O novo consumidor, porém, ainda precisa ser cativado. "A realidade da oferta de carne era outra. Os animais abatidos eram de idade mais avançada e o sabor não era agradável para alguns", conta Gressler.
Hoje, porém, o Brasil dispõe de mais de 30 raças ovinas, adaptadas aos mais diversos biomas, que produzem carne, lã e peles. "O leite [também] aparece como uma novidade e uma alternativa no setor de lácteos, principalmente pelos alérgicos", diz o presidente.
Desafios
Sem tradição na mesa dos brasileiros de boa parte do país, a carne ovina ainda precisa conquistar mais mercados para alavancar sua expansão. A estimativa é de que o consumo de carne ovina no Brasil não chegue a 1 quilo por pessoa ao ano.
Muitos desconhecem o produto. "Parece incrível dizer, mas boa parcela da população nunca sequer provou a carne ovina, o que comprova o trabalho sério e responsável que precisamos fazer para aumentar e qualificar o nosso público", aponta o presidente da Arco.
Necessidade de investimentos. Para fortalecer, a Embrapa também reforça que é preciso prover assistência técnica e extensão rural a um grande número de pequenos proprietários, bem como a criação de legislações que favoreçam estabelecimento de plantas de abate menores para atendimento de mercados locais e a redução da burocracia.
Mercado de lã
A produção de lãs também passou por mudanças. "As fibras naturais, como a lã, voltam a ter notória valorização principalmente as lãs mais finas como as das raças Merino Australiano e Ideal", diz Gressler. A Arco mantém, desde 2021, o Programa de Certificação para Lã. No último ano, a entidade já havia certificado cerca de 115 toneladas de lã, valorizando o produto e assegurando melhores margens aos produtores.
Gastronomia, Turismo Rural
Impacto das novas experiências. A Embrapa projeta que o consumo da carne ovina será ampliado, guiado principalmente por consumidores que buscam novas experiências gastronômicas, turismo rural e produtos com identidade regional ou territorial.
"Isso permitirá uma maior agregação de valor à carne e derivados da carne de ovinos por meio de melhorias no processamento e processos de certificação como a indicação geográfica e certificação de origem", afirma Martins.

* _Dados brutos_
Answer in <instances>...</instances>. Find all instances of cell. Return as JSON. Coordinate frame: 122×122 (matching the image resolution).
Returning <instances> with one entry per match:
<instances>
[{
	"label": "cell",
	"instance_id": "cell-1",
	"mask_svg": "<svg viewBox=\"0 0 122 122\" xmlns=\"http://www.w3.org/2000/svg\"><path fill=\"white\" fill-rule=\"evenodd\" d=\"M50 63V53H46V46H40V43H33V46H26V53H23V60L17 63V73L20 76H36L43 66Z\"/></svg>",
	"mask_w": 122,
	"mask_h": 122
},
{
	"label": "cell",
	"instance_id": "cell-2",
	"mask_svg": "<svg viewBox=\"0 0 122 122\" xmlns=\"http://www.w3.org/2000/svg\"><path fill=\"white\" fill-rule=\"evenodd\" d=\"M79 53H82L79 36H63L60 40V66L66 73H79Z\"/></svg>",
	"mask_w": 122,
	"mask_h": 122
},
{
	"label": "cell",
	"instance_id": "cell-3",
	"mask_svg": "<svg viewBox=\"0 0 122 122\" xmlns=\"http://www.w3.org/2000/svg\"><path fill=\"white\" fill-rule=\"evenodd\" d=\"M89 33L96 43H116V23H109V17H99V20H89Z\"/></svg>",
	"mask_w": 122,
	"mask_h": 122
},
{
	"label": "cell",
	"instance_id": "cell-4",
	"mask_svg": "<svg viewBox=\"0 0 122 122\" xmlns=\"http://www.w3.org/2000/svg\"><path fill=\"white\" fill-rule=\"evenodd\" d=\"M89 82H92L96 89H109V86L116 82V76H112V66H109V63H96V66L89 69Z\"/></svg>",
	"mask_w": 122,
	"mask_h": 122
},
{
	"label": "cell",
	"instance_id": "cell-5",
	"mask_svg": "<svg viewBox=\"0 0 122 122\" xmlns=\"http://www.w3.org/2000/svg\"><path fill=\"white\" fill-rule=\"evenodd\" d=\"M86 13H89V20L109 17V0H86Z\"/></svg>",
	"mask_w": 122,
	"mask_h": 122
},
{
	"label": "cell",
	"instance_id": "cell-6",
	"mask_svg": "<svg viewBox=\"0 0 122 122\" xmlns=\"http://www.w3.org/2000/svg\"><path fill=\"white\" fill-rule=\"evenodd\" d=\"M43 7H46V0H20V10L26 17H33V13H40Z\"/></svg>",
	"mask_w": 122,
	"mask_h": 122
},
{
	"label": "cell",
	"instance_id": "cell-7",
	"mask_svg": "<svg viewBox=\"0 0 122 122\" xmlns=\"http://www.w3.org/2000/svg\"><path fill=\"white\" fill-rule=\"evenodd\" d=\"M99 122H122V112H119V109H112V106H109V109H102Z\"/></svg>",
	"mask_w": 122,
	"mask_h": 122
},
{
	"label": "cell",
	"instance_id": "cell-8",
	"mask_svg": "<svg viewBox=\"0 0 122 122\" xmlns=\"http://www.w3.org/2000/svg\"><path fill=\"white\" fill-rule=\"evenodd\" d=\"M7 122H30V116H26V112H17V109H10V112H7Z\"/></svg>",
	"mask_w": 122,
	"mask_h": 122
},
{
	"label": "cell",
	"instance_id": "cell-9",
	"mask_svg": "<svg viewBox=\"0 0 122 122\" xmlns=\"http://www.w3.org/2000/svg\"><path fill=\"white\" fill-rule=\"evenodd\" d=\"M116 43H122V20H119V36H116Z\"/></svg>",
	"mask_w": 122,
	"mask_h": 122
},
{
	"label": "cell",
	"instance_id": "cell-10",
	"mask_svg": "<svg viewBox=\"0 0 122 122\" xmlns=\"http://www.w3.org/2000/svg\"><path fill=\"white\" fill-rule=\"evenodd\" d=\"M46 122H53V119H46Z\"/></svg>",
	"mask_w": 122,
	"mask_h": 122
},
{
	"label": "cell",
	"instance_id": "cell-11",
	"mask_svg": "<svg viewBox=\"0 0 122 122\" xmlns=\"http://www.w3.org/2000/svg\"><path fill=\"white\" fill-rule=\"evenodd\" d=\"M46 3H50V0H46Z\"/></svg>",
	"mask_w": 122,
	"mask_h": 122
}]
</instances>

* _Instruções de trabalho_
1 - Responda, com base no texto sobre a ovinocultura no Brasil:
(a) De quantas raças ovinas o Brasil dispõe hoje?
(b) Desde que ano a Arco mantém o Programa de Certificação para Lã?
(c) Qual é a estimativa de consumo anual de carne ovina por pessoa no Brasil?
2 - Devolva sem alterações o trecho do texto sobre a ovinocultura situado entre "Hoje, porém, o" e "pessoa ao ano.", inclusive.
3 - Retome o texto sobre a ovinocultura no Brasil a partir do ponto em que ele termina.
Os registros não são necessários para esta atividade.

* _Respostas por item_
1 -
(a) Mais de 30 raças ovinas.
(b) Desde 2021.
(c) Menos de 1 quilo por pessoa ao ano.

2 -
Hoje, porém, o Brasil dispõe de mais de 30 raças ovinas, adaptadas aos mais diversos biomas, que produzem carne, lã e peles. "O leite [também] aparece como uma novidade e uma alternativa no setor de lácteos, principalmente pelos alérgicos", diz o presidente.
Desafios
Sem tradição na mesa dos brasileiros de boa parte do país, a carne ovina ainda precisa conquistar mais mercados para alavancar sua expansão. A estimativa é de que o consumo de carne ovina no Brasil não chegue a 1 quilo por pessoa ao ano.

3 -
Inovação e sustentabilidade
Na parte da pesquisa, as melhorias da ovinocultura tem acontecido nas mais diversas áreas: de biotecnologias reprodutivas e validação de vacinas até criação de biofármacos, melhoramento genético de animais e acesso a mercados e criação do Centro de Inteligência e Mercado de Caprinos e Ovinos (CIM).
Impacto ambiental positivo. Segundo a Embrapa, também inclui estudos sobre a mitigação dos gases de efeito estufa na produção de pequenos ruminantes e desenvolvimento de forrageiras adaptadas à região semiárida e sistemas integrados de produção (ILPF - Integração Lavoura-Pecuária-Floresta).
A combinação dessas propostas como uma comunicação mais ágil e automatizada nas propriedades deve assegurar vantagens que podem mudar o jogo. Os resultados são a introdução de sabores e preços diferenciados pelo tipo de criação, sustentabilidade, responsabilidade social e produção orgânica.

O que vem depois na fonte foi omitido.